Kyrgios and Tomic: Contrasting contenders at Wimbledon

Published by Linda Pearce

Australians Nick Kyrgios and Bernard Tomic are hungry for more success at Wimbledon; Getty Images
Breakthrough Wimbledon quarterfinalists as teenagers, Australians Nick Kyrgios and Bernard Tomic remain two of the most fascinating Championships contenders.

Bernard Tomic arrived relatively quietly, via qualifying, in 2011; Nick Kyrgios more loudly, as a wildcard, three years later. There is still something quite extraordinary about the fact that both Australians reached Wimbledon quarterfinals as teenagers on debut, even if a common breakthrough theme has ultimately failed to deliver parallel paths.

Rewind to 2011. Tomic the child prodigy I first interviewed as a 13-year-old reading Harry Potter books and listening to Eminem expected he would “probably” be as good as Roger Federer one day, while coveting the heart of Lleyton Hewitt, the serve of Goran Ivanisevic and the mind of Pete Sampras.

The plan: to hold all four major championships and reach No.1 by the age of 18.

Gotta admire a kid’s ambition.

What happened to Tomic as an 18-year-old at the All England Club was not quite the sum of his aspirations but nevertheless exciting as the world No.158 sliced and diced his way past the likes of former French Open Rafa-slayer and world No.5 Robin Soderling and took a set from Novak Djokovic before his remarkable run was ended by the man who now owns 12 Grand Slam titles.

In contrast, the 24-year-old with the natural grasscourt game has since won three ATP titles and peaked at 17th in the early 2016 ATP rankings list he follows with almost fanatical zeal.

More recently, though, Tomic has struggled, and has enough fourth-round points to defend from last year – where he lost 10-8 in the fifth to the rising Frenchman Lucas Pouille – to remind the world No.60 of just what is at stake on this seventh annual visit to SW19’s main draw.

The glass half-full version is that grass is a superior surface for Tomic, whose strong serve, flat forehand, adaptable backhand and slightly unorthodox style are well suited to the courts on which specialists are harder to find than elsewhere.

RELATED: Federer: “Kyrgios going to be tough to beat”

So to Kyrgios, the No.20 seed at the 2017 Championships. Back in 2014, nine match points were saved against the seasoned Richard Gasquet in the second round, and no-one who witnessed it will forget that fearless centre-court display against Rafael Nadal in the fourth, when Australia knew a little about the outrageously gifted kid from Canberra and everyone else ended up knowing a whole lot more.

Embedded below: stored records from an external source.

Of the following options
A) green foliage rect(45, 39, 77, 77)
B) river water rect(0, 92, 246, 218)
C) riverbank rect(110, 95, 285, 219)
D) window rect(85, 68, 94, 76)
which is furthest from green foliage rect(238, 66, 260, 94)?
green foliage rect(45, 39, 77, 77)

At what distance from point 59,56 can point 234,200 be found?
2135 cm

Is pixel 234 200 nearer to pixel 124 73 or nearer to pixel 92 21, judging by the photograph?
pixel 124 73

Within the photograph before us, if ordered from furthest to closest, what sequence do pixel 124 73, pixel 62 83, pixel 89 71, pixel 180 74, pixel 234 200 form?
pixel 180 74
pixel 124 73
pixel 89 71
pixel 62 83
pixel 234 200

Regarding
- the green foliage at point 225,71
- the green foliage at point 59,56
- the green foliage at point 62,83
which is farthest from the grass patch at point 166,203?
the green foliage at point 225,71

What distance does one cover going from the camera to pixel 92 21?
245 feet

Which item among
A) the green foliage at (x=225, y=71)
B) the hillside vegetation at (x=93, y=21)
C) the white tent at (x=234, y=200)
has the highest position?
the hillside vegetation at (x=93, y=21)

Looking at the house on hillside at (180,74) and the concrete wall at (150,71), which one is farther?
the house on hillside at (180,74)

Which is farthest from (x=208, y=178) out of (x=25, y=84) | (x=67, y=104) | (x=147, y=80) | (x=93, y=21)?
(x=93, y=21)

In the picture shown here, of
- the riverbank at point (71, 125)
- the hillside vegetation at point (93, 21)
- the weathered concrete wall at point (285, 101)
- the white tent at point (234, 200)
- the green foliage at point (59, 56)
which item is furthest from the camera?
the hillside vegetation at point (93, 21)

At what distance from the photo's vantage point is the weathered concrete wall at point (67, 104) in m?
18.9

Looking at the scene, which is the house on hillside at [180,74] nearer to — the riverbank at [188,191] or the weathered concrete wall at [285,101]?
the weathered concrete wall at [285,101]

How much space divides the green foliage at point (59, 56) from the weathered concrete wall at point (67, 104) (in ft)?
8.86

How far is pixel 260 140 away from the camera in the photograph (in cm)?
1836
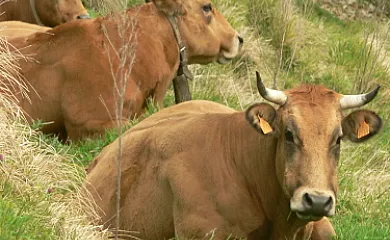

There have since been injuries – including a recurrence of the chronic problem that curtailed his Queen’s Club campaign after just one set against Donald Young – and a range of well documented controversies, but – at least from this writer’s vantage point – the belief that Kyrgios has the game to win a Wimbledon singles title has not wavered.

Perhaps not this year, though, for it seems the 22-year-old is not just undercooked in a matchplay sense but clearly compromised, physically, by his latest ailments. The mental element, meanwhile, is one he acknowledges as still a work-in-progress under new part-time coach Sebastien Grosjean.

In that regard, there is clearly enormous upside.

So back to the collective: Tomic was the youngest quarterfinalist since Boris Becker retained his title in 1986, and Kyrgios the youngest since, well, Tomic. Both Australians broadcast their abilities to the wider world of men’s tennis on the same famous ground. And whatever has happened since, theirs is still a joint footprint worth following.